### Aufgaben
1. Schreibe aus dem Text über Euro-Bonds den Abschnitt von „Gestatten: Bonds, Euro-Bonds…“ bis „dann Euro-Bonds überhaupt?“ wortgetreu ab.
2. Wie lässt sich der Text über Euro-Bonds in zwei Sätzen zusammenfassen?
3. Wer legte laut dem Text über Euro-Bonds den ersten Eurobond auf, und in welchem Jahr?

Gestatten: Bonds, Euro-Bonds… Das klingt zunächst nach Wodka-Martini, schnellen Autos, Explosionen und nur spärlich bekleideten Frauen. Anders als der Geheimagent mit der Lizenz zum Töten geistert der Begriff aktuell durch fast alle Medien. Doch dieser Begriff, der im Moment die Medien beherrscht, hat mit Geheimagenten nichts zu tun. Was aber sind dann Euro-Bonds überhaupt?
Was ist ein (Euro-)Bond?
Ein Bond ist zunächst ein festverzinsliches Wertpapier und stellt als solches einen Sammelbegriff für alle Formen von zinstragenden bzw. -bringenden Wertpapieren dar, die in der Regel zur langfristigen Fremdfinanzierung bzw. Kapitalanlage dienen. Beispiele hierfür sind Schuldverschreibungen, Anleihen, Pfandbriefe, Rentenpapiere oder Obligationen (Quelle: Wikipedia). Herausgeber (Emittenden) von Bonds können Privatunternehmen hoher Bonität, Staaten oder supranationale Institutionen sein, wobei das Wechselkursrisiko bei währungsüberschreitenden Anleihen vom Herausgeber getragen wird. Ein Euro-Bond ist somit eine Euromarkt-Anleihe mit mittlerer oder langfristiger Laufzeit, die von einem europäischen Land oder der EU selbst auf dem internationalen Kapitalmarkt platziert werden und in einer diesem Land bzw. Staatenbund fremden Währung aufgelegt werden. Der erste Eurobond wurde im Jahre 1963 von italienischen Autobahnbetreiberkonsortium Autostrada zur Finanzierung des weiteren Streckenaufbaus aufgelegt (Quelle: Wikipedia).
Im Sinne der aktuellen Berichterstattung bezeichnet der Begriff Eurobond erstmals eine gemeinsame Anleihe aller 17 Staaten der Europäischen Wirtschafts- und Währungsunion, also aller Staaten welche die Gemeinschaftswährung Euro eingeführt haben.

### Material
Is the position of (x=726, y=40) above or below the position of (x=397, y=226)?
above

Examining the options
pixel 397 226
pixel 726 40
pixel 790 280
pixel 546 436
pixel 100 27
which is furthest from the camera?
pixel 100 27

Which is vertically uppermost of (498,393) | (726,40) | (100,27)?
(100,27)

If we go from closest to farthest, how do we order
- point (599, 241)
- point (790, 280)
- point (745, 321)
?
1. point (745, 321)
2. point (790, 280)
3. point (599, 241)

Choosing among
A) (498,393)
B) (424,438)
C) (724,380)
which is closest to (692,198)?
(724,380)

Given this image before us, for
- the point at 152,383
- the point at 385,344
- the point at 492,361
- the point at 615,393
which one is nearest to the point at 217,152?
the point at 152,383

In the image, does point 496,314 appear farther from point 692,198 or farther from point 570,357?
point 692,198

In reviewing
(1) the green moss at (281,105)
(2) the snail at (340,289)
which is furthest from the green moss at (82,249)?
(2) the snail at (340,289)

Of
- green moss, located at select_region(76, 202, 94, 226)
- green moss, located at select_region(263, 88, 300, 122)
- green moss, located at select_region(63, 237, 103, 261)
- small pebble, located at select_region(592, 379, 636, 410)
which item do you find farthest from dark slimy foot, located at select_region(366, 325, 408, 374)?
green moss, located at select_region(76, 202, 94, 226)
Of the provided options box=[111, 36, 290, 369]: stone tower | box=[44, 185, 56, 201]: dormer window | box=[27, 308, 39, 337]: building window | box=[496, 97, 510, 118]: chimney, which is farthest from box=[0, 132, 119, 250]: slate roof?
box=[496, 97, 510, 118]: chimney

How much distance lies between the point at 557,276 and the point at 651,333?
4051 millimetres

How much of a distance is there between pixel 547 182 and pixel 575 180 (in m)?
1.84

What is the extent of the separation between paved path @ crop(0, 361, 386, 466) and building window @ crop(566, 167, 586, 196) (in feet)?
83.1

### Lösungen
1.
Gestatten: Bonds, Euro-Bonds… Das klingt zunächst nach Wodka-Martini, schnellen Autos, Explosionen und nur spärlich bekleideten Frauen. Anders als der Geheimagent mit der Lizenz zum Töten geistert der Begriff aktuell durch fast alle Medien. Doch dieser Begriff, der im Moment die Medien beherrscht, hat mit Geheimagenten nichts zu tun. Was aber sind dann Euro-Bonds überhaupt?

2. Ein Bond ist ein festverzinsliches Wertpapier, das meist der langfristigen Fremdfinanzierung oder Kapitalanlage dient und von Privatunternehmen hoher Bonität, Staaten oder supranationalen Institutionen herausgegeben werden kann. Ein Euro-Bond ist eine mittel- oder langfristige Anleihe eines europäischen Landes oder der EU in einer fremden Währung, während der Begriff in der aktuellen Berichterstattung eine gemeinsame Anleihe aller 17 Euro-Staaten bezeichnet.

3. Das italienische Autobahnbetreiberkonsortium Autostrada im Jahr 1963.